_Text:_
———

Spent my summer in Colorado, something I've done for the last several years.

Great fishing. Cool weather. Had lots of fun but it's good to be home. Wanted to tell you all about how my experiment with a simple no reel rig went.

The animas River runs rigth through Durango, and it's what they call in Colorado 'Quality Water'. It has special regs and is home to lots of trout, and some nice ones. This part of the Animas is relatively fast, quite rocky, with some deeper runs here and there. I usually get to fish it mid day, so it's mostly nymph or streamer fishing for me there.

A discussion here last spring about the Tenkara technique got me to thinking of a way to adapt this simple technique to nymph fishing on the Animas.

I began this experiment with an inexpensive 13' telescoping panfish pole. Two furled leaders rigged end to end made up the 13' 'line' (my furling jig puts out 6 1/2 foot sections). I furled 10 pound fireline for the heavier end, 4 pound mono for the light end. 6 pound flourocarbon for the tippet, about six feet of it.

I use two or three flies. On the three fly rig I used a heavy stonefly nymph at the bottom end of things and a couple of smaller nymphs staggered above that. Sometimes I used two smaller nymphs and added a heavy split shot.

I used it both with and without an indicator, depending on the conditions.

———

_Information given:_
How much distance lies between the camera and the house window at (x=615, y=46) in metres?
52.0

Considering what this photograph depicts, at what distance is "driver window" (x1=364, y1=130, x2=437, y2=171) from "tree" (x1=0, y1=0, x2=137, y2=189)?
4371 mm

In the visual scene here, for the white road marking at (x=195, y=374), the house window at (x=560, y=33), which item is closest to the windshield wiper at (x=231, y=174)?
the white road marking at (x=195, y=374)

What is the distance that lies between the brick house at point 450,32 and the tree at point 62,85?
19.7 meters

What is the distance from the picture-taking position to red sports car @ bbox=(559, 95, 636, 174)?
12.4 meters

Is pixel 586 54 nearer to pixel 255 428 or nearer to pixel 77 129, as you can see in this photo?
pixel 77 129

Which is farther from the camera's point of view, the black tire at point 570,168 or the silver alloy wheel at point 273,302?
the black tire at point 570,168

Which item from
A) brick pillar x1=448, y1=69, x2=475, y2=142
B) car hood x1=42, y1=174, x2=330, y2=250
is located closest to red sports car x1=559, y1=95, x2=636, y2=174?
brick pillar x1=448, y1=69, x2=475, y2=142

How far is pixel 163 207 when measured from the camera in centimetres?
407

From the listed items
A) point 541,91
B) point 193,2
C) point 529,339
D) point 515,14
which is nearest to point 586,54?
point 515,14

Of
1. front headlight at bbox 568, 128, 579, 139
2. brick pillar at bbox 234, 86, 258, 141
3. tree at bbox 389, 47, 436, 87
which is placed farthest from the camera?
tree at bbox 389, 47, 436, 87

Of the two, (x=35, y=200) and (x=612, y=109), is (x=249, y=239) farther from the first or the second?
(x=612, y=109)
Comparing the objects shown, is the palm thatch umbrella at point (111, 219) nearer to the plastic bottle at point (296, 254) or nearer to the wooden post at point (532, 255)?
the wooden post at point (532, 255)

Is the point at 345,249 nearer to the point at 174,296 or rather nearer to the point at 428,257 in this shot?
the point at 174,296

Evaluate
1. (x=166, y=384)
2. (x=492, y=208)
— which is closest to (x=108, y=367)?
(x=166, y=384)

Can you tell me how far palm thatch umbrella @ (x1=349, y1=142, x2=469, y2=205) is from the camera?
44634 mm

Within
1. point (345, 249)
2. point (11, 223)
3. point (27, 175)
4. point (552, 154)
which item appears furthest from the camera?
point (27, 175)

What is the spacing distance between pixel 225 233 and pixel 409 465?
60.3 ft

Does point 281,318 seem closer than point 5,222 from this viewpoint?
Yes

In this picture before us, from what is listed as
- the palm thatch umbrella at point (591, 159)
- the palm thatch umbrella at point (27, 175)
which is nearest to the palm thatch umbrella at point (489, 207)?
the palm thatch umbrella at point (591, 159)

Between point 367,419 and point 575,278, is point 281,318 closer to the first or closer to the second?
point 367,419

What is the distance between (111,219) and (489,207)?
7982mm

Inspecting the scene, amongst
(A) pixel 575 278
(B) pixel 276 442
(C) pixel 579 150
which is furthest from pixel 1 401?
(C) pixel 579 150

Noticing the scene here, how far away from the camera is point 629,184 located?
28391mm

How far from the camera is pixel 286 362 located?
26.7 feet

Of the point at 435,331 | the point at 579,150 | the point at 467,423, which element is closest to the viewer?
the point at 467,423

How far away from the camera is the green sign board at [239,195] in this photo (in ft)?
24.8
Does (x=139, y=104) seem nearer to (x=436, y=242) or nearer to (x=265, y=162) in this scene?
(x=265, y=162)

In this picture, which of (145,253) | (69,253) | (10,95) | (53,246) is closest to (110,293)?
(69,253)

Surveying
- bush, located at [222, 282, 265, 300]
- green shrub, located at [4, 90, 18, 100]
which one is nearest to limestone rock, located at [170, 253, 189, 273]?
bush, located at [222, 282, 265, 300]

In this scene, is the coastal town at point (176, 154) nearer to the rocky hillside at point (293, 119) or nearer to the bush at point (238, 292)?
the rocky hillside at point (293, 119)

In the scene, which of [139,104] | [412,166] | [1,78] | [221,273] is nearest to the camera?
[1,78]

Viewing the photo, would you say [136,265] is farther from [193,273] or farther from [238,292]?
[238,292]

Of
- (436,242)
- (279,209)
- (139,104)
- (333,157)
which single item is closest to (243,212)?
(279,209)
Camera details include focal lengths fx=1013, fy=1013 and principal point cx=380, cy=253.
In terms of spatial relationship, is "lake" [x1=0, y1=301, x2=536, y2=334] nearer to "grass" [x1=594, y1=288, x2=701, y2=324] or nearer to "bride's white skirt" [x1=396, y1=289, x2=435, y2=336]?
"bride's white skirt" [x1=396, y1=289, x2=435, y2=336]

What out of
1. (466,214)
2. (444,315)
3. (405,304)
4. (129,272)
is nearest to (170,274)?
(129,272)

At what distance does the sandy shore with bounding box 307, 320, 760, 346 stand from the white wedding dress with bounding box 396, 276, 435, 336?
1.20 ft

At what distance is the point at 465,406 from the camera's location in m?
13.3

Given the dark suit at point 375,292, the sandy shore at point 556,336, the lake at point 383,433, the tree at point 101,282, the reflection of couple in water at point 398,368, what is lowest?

———

_Aim of the task:_
Pick up the fishing post where it stops and keep it going. The records have nothing to do with the fishing post.

_Solved problem:_
It was a very simple way to approach this river. Didn't need a lot of stuff, kept one small fly box in my shirt pocket. A pair of hemos, some tippet, and a container of split shot was all that was required.

Caught lots of fish. As I expected, the battles were close in and often airborn. There were some negatives to the technique, though.

Bigger fish are tough to hold without being able to give them line. Hooked some larger trout that either broke me off or pulled the hooks. This generally happened before I could get the rod up. If they hit with the rod and line stretched out, as it often was when I tried to get to the maximum distance I could fish, they would be gone at the first run. If I could get the rod up and let them work against that flexible pole, I could usually land them. Didn't lose any more of the smaller to mid sized fish than would be the case with any method.

Largest fish I managed to land was around 19 inches. Didn't think I could hold it, but it got into a deep cut and sort of worked itself to tired swimming against the current and the flex of the rod. Probably luck more than anything, since I didn't land any other fish over 15 inches. Caught lots of 8 to 14 inch fish.

Really fun way to fish, especially if you like simple and aren't too concerend with landing trophies. The control over the drift and the ease of fly placement are great. You have to deal with a limited fishing distance, but I like that kind of fishing anyway. Didn't get the flies caught in a tree or bush behind me even once.

I also tried this in the lake, for both trout and smallmouth. Caugth several trout on leech patterns with the rod. A number 6 or 4 streamer hook holds them better and I lost fewer of the bigger ones. Limited range was a problem, but it still worked okay with a simple lift and drop retrieve.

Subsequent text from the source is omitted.